Thanks, the root cause is clear now.
It seems that your configuration (most probably the apache check) uses the pattern based process check and the system check is most probably defined behinf the apache in monitrc. When you do restart of such service, monit waits for it to start and refreshes the process list to see whether it started. The process list refresh also refreshes the cpu usage statistics - this happens every 5 milliseconds until the process starts or the action times out.
The CPU usage reported by monit (for example system 50%) is thus true but the value comes from very short timeframe (cpu usage from last 5 milliseconds) instead of full cycle (for example cpu usage from last 5 seconds) . If the system check will be defined first (in front of apache check), this won't happen, as it will take the initial values (from the cycle start) before the apache action occurred.
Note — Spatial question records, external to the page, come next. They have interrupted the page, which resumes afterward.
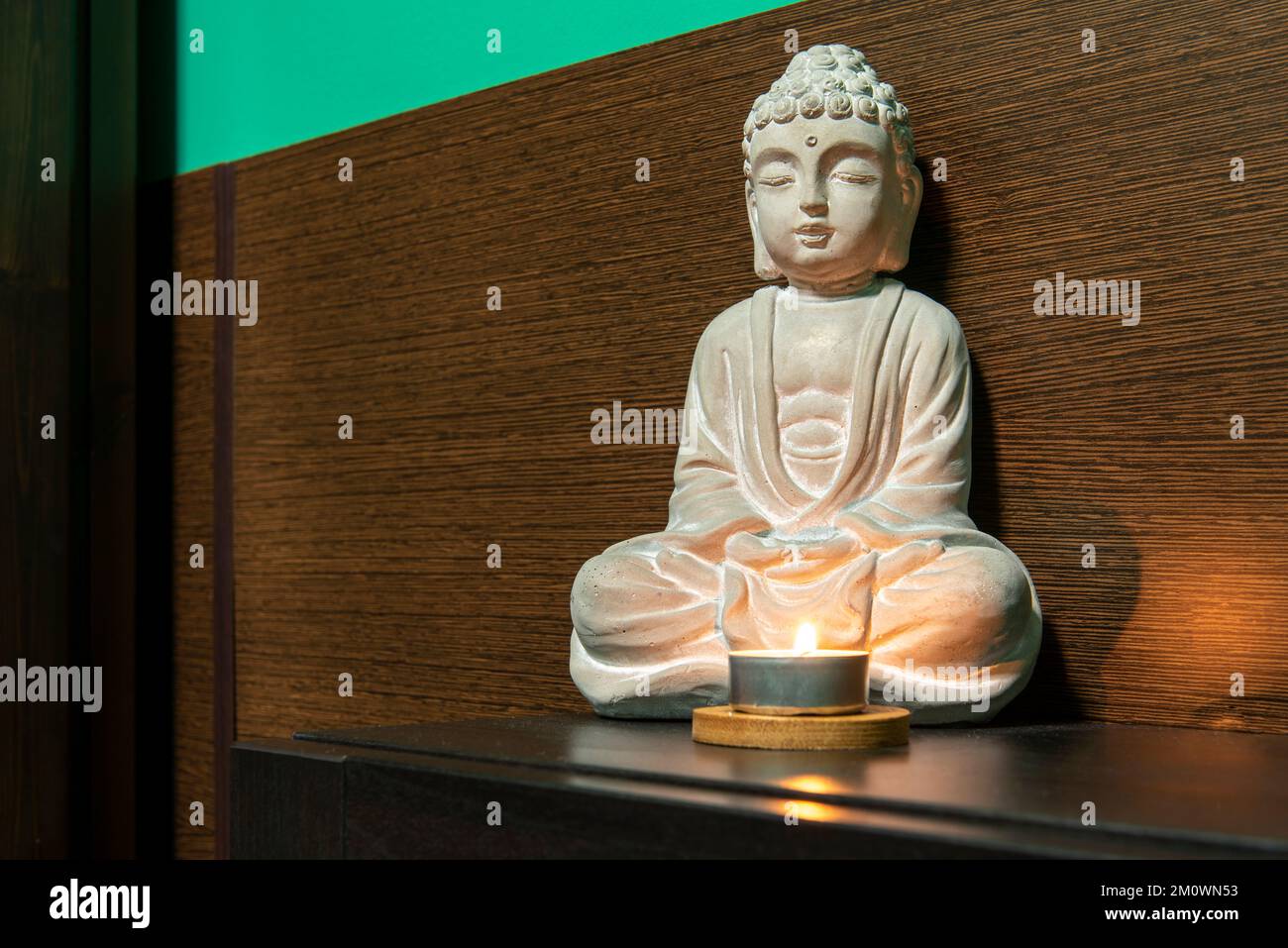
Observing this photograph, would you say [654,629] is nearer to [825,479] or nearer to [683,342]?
[825,479]

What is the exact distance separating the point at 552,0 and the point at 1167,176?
955 mm

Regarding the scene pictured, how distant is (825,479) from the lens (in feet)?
5.24

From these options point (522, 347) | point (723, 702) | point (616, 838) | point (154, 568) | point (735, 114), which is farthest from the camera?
point (154, 568)

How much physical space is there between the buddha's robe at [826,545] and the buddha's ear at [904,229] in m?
0.02

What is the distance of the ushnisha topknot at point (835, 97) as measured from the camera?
1585 mm

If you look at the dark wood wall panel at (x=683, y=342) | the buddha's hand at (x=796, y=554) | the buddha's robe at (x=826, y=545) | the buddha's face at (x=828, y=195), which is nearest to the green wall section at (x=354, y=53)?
→ the dark wood wall panel at (x=683, y=342)

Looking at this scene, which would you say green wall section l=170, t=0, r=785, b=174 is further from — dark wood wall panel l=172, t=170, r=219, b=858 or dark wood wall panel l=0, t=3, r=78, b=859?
dark wood wall panel l=0, t=3, r=78, b=859

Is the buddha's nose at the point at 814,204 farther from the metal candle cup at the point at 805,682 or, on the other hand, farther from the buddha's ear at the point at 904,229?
the metal candle cup at the point at 805,682

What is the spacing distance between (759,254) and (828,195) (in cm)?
13

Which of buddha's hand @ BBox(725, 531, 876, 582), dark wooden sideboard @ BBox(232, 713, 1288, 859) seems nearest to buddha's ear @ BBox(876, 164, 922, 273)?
buddha's hand @ BBox(725, 531, 876, 582)

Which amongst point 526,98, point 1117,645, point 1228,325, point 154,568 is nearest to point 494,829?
point 1117,645

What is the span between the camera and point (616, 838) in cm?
106

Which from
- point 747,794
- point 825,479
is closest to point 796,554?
point 825,479

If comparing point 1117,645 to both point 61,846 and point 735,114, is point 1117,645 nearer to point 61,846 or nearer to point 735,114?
point 735,114
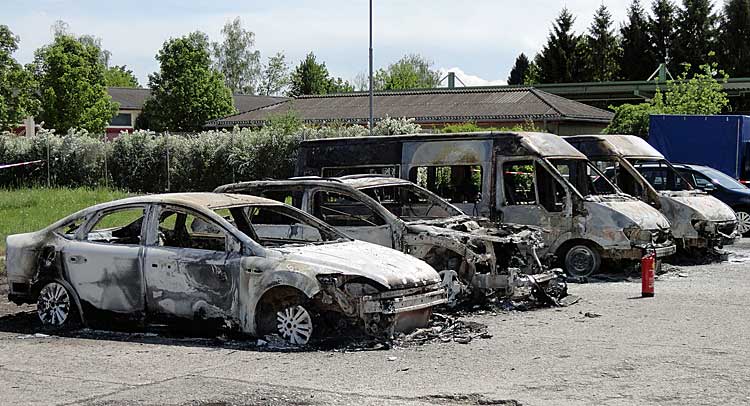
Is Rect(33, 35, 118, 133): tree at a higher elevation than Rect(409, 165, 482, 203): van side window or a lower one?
higher

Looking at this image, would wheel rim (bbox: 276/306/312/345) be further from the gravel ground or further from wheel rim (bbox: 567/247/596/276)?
wheel rim (bbox: 567/247/596/276)

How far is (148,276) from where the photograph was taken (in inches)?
395

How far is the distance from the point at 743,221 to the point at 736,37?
47.5 meters

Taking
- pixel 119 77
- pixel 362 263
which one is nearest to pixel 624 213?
pixel 362 263

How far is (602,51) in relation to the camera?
68938mm

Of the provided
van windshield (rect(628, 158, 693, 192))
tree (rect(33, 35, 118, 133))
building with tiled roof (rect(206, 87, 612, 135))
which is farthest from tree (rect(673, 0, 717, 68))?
van windshield (rect(628, 158, 693, 192))

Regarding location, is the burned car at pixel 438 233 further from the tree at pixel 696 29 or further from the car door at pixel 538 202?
the tree at pixel 696 29

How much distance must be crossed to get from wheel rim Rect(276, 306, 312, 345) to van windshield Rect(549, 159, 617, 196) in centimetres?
724

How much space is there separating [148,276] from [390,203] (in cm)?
483

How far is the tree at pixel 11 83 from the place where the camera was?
143 feet

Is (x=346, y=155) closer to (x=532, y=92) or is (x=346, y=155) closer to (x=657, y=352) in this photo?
(x=657, y=352)

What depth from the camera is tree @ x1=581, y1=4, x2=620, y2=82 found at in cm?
6869

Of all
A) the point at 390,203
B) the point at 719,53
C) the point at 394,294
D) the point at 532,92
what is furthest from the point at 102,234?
the point at 719,53

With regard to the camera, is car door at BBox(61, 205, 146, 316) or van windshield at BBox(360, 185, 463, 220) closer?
car door at BBox(61, 205, 146, 316)
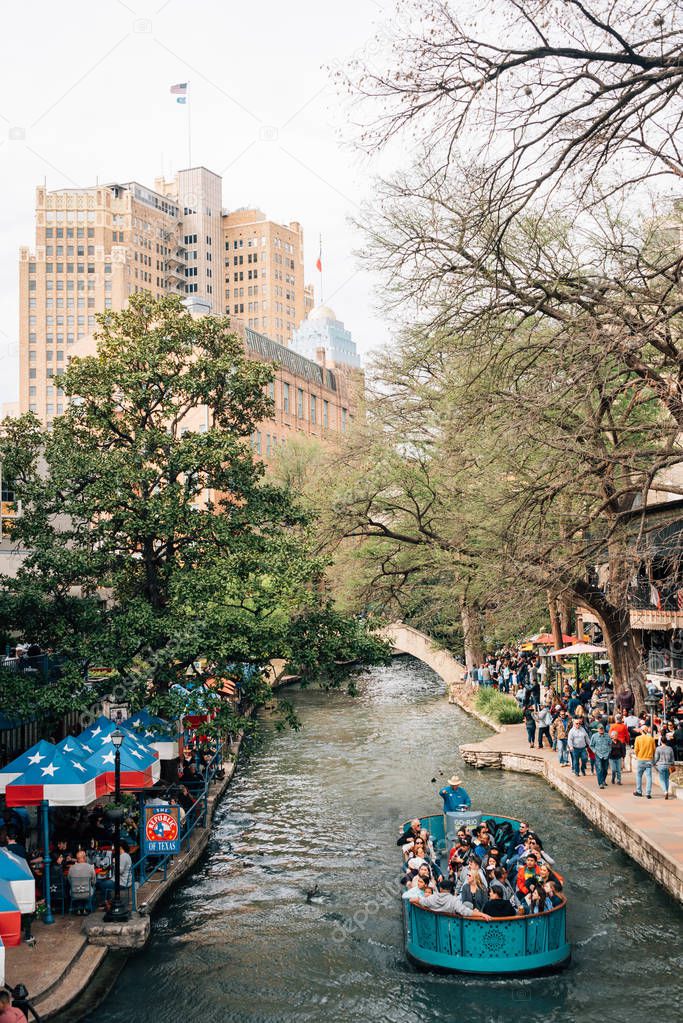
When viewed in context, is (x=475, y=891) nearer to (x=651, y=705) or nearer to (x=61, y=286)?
(x=651, y=705)

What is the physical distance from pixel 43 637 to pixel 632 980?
42.9 ft

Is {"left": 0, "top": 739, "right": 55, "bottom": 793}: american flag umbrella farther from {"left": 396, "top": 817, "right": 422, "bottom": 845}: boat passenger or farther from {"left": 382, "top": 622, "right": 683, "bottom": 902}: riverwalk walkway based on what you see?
{"left": 382, "top": 622, "right": 683, "bottom": 902}: riverwalk walkway

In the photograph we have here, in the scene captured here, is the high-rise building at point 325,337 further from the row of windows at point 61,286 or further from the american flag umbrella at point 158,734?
the american flag umbrella at point 158,734

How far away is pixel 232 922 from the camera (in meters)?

=> it is bug limited to specific configuration: 1.) "check process myproc matching …" is used 2.) "check system" is defined after the myproc check 3.) the myproc service is restarted
Workaround: move the "check system" ahead of other services in your monit configuration file
We'll fix the problem.
Thanks for help with the testing and data :)
Regards, Martin
On Dec 8, 2011, at 2:03 PM, Lawrence, Wayne wrote: Hi Martin,
did as you instructed here is the output.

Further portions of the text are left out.